We know that in the mts_recovery_groups function, we need to obtain the gap transactions that need to be recovered based on the information in the slave_relay_log_info table and the slave_worker_info table.

In the above situation:

  LOG_POS_COORD cp=
  {
    (char *) rli->get_group_master_log_name(),
    rli->get_group_master_log_pos()
  };

will be:
cp = {"mysql-bin.000004", 269867190}

And worker 1 needs to be checked because:

LOG_POS_COORD w_last= { const_cast<char*>(worker->get_group_master_log_name()),
                            worker->get_group_master_log_pos() };
will be

w_last = {"mysql-bin.000005", 11491}

so mts_event_coord_cmp(&w_last, &cp) > 0

But we will never be able to meet the following conditions:

(ret= mts_event_coord_cmp(&ev_coord, &w_last)) == 0

bacause mysql-bin.000004 is never equal to mysql-bin.000005!!!

Therefore, the replication recovery failed.

I think there are two reasons for the above problem:

1. The information in the slave_relay_log_info table is lagging behind the information in the slave_worker_info table because we call mta_checkpoint_routine periodically.

2.In the mts_recovery_groups function, we did not process the rotate log event, but simply ignored it.
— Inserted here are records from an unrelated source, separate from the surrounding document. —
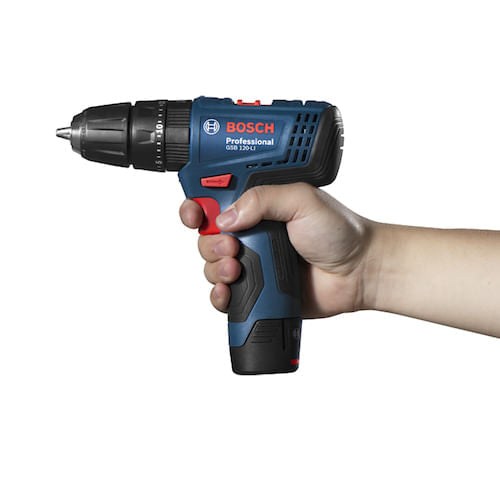 Parafusadeira/Furadeira à Bateria Bosch GSR 120 Li 12V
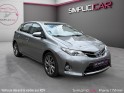 Toyota auris business hybride 136h business/entretien a jour/sieges chauffant occasion paris 17ème (75)(porte maillot)...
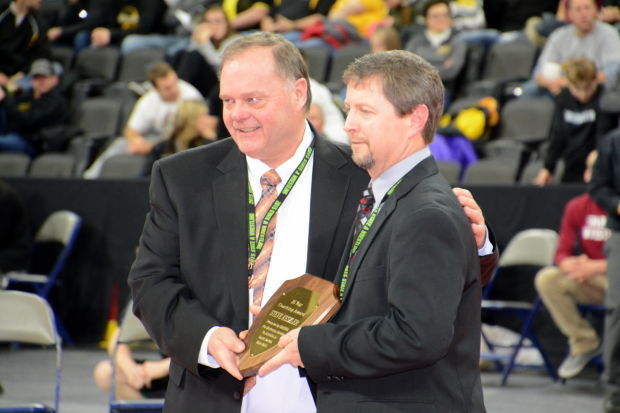 Scoopers collect fifth place at State A wrestling tourney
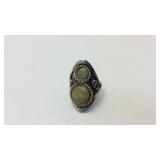 Sterling ring adjustable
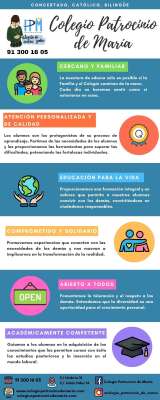 Foto Colegio Patrocinio De María #2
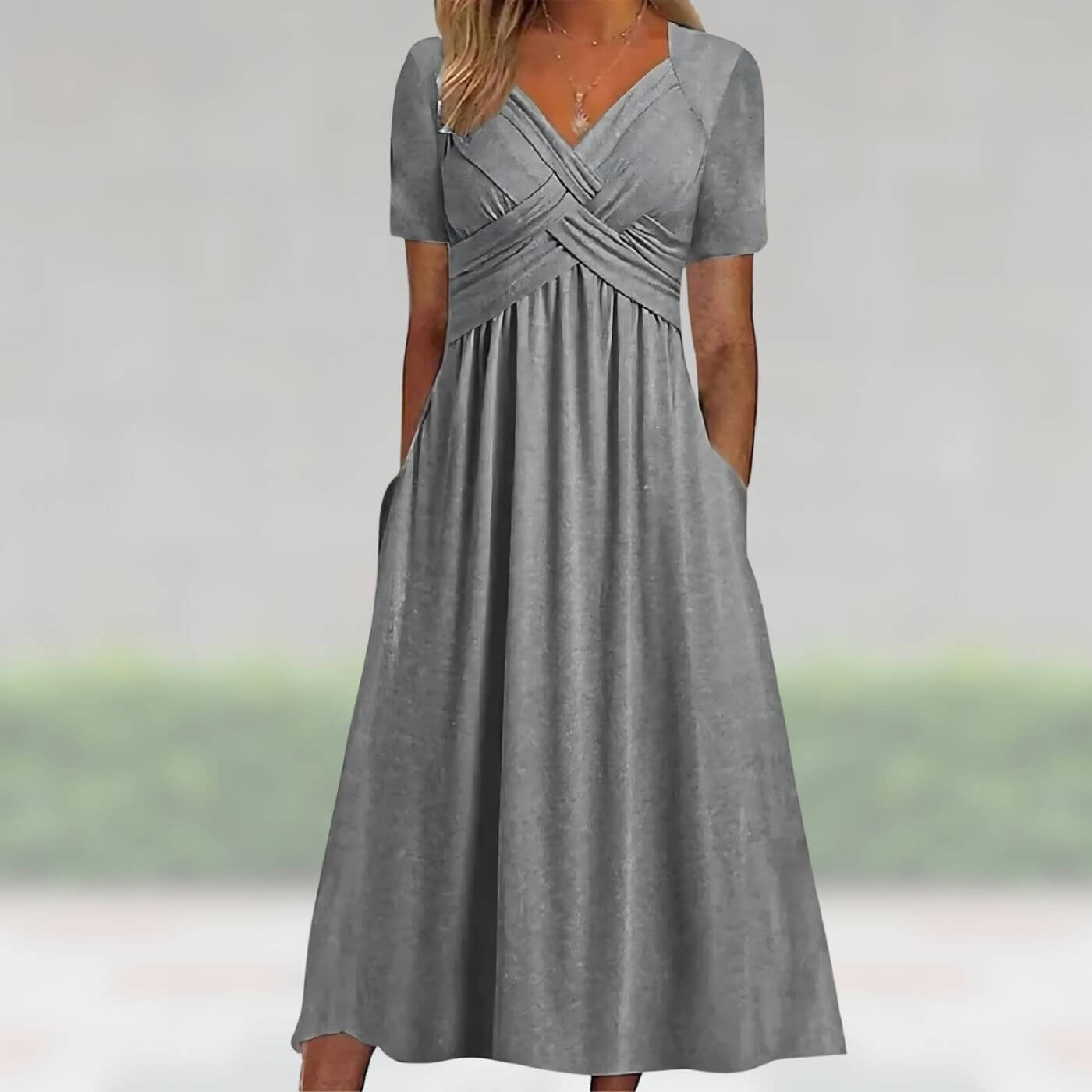 Jade™ – Comfy Maxi Dress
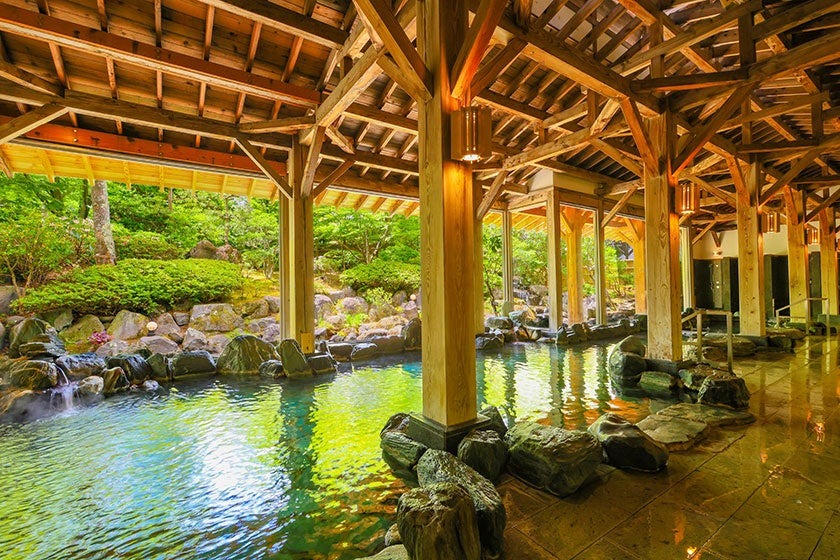 【宿泊予約をしたら参加できる】 大江戸温泉物語、宿泊無料のチャンス！ダイスきキャンペーン開始(9/1-10/31)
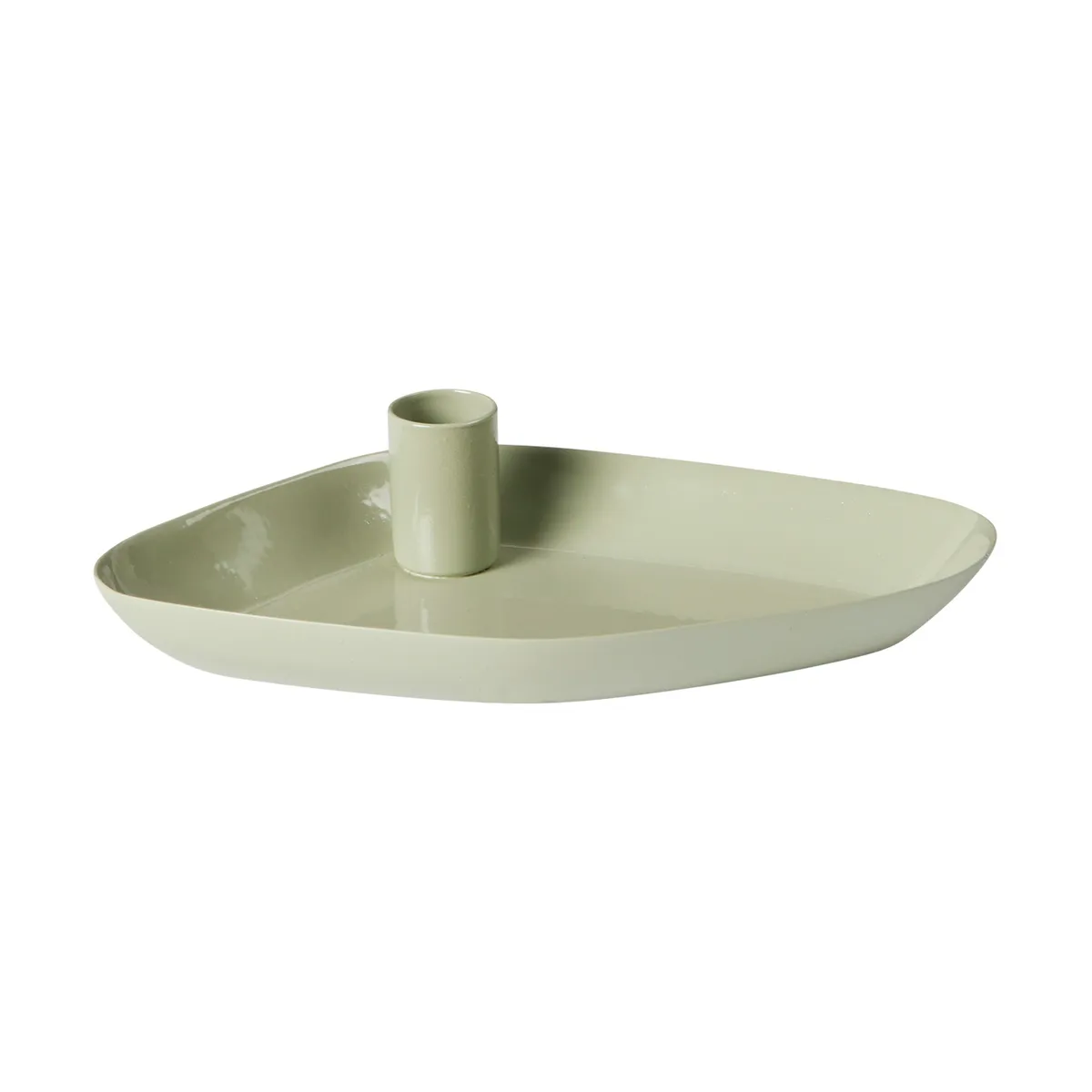 Broste Copenhagen Mie ljusstake mini Desert sage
The master error log I gave is from MySQL 5.7.44, but MySQL 8.0 also has the same problem because the logic is the same.

How to repeat:
Frequently kill replicas. In some cases, you can see the above error. For MySQL 8.0, you need to set MASTER_AUTO_POSITION to 0.
In the description, I have explained the cause of the above problem in detail. If necessary, I can provide a test case, but it will take some time.

Suggested fix:
I think adding a handle to the rotate log event in mts_recovery_groups will fix this problem. I will provide a fix later.
[11 Dec 2024 8:10] MySQL Verification Team
Thank you for the report.
Having a test case and a proposed fix would be great.